Jones joined more than 40 Beacon students who filled real-world jobs this summer as part of the Career Immersion Program (CIP). The three-week internships immersed them in a range of fields, including hospital human resources, information technology, web design, animal care and rescue, law enforcement, and recreation management.

In its second year, the program placed a majority of the interns in actual workplaces for local companies, according to Theresa Elliott, director of Beacon’s Boven Career Development Center. Last year, because of COVID-19, the interns worked only on campus. This year, the college vetted the participating companies to ensure they were following Centers for Disease Control and Prevention guidelines for protecting their workers during the pandemic.

From cultivating basic work skills to navigating workplace relationships, CIP introduces students to a whole new mindset, Elliott said.
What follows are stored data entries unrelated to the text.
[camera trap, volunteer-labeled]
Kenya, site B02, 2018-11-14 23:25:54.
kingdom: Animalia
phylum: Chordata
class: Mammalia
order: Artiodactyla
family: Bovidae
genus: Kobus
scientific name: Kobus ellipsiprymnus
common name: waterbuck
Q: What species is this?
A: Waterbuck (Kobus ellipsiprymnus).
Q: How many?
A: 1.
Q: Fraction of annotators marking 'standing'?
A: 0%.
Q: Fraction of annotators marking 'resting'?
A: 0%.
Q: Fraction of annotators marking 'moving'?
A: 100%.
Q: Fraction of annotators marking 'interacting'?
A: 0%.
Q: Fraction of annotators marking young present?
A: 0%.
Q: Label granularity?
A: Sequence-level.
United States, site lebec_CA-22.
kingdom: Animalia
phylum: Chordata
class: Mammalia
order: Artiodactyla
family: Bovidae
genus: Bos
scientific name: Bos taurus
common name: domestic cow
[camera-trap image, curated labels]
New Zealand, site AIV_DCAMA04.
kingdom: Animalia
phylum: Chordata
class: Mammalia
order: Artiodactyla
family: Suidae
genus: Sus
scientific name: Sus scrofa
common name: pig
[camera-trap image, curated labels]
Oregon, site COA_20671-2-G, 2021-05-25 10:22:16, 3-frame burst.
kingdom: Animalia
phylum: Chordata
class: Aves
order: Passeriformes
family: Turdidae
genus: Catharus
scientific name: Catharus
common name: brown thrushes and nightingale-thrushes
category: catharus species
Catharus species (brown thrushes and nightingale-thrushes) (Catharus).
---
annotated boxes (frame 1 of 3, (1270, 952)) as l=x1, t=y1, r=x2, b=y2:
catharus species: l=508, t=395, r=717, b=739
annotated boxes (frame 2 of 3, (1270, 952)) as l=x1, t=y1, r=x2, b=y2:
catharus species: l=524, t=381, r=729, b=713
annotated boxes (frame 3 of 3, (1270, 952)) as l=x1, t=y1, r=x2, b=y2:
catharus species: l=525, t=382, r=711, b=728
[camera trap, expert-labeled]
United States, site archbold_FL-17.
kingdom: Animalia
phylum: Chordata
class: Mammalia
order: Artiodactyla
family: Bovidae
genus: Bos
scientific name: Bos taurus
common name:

“We teach them job skills and employability skills, and provide them a list of what they need to survive on the job,” she said. “Then they go out in the field to work in a job that is as close as possible to their major where they can learn to put it into practice. We think of this as equipping them for adulting, going beyond the everyday things that students usually learn in college.”

For Jones, 21, a human services major, the program has shown him what to expect as he pursues a career in coaching or fitness training.

“It has taught me how the real world works — how to dress professionally, what to say during an interview, and basically how to make sure you don’t mess up,” he said.

Sophomore Owen Siegel, 19, of New York, said the program familiarized him with the day-to-day life and practices of psychological counseling. For his internship, he worked in Beacon’s Counseling Center, providing key insights for a career in psychology.

In the first week alone, he did research on mental disorders in the general population; developed a PowerPoint presentation on celebrities who have gone public about their own mental health issues; wrote a synopsis of a celebrity case study, wrote a paper summarizing an A-to-Z list of mental health coping mechanisms; and helped develop an orientation presentation for new students on campus.

“The best part has been getting to interact with the counselors every day,” he said. “It’s given me the opportunity get to know them, to see what actually makes a good counselor, and how you should present yourself. They gave me a lot of interesting work to do at the center and they were all really helpful. I got a lot of good advice and it’s shown me what counseling is all about.”

Such feedback shows how transformative the internship program can be in the students’ lives, Elliott said.

“They all have a story to share about what they have learned,” she said. “To me, it is so powerful when they get this kind of hands-on experience, especially when it broadens their perspective on what they can do with their degree.”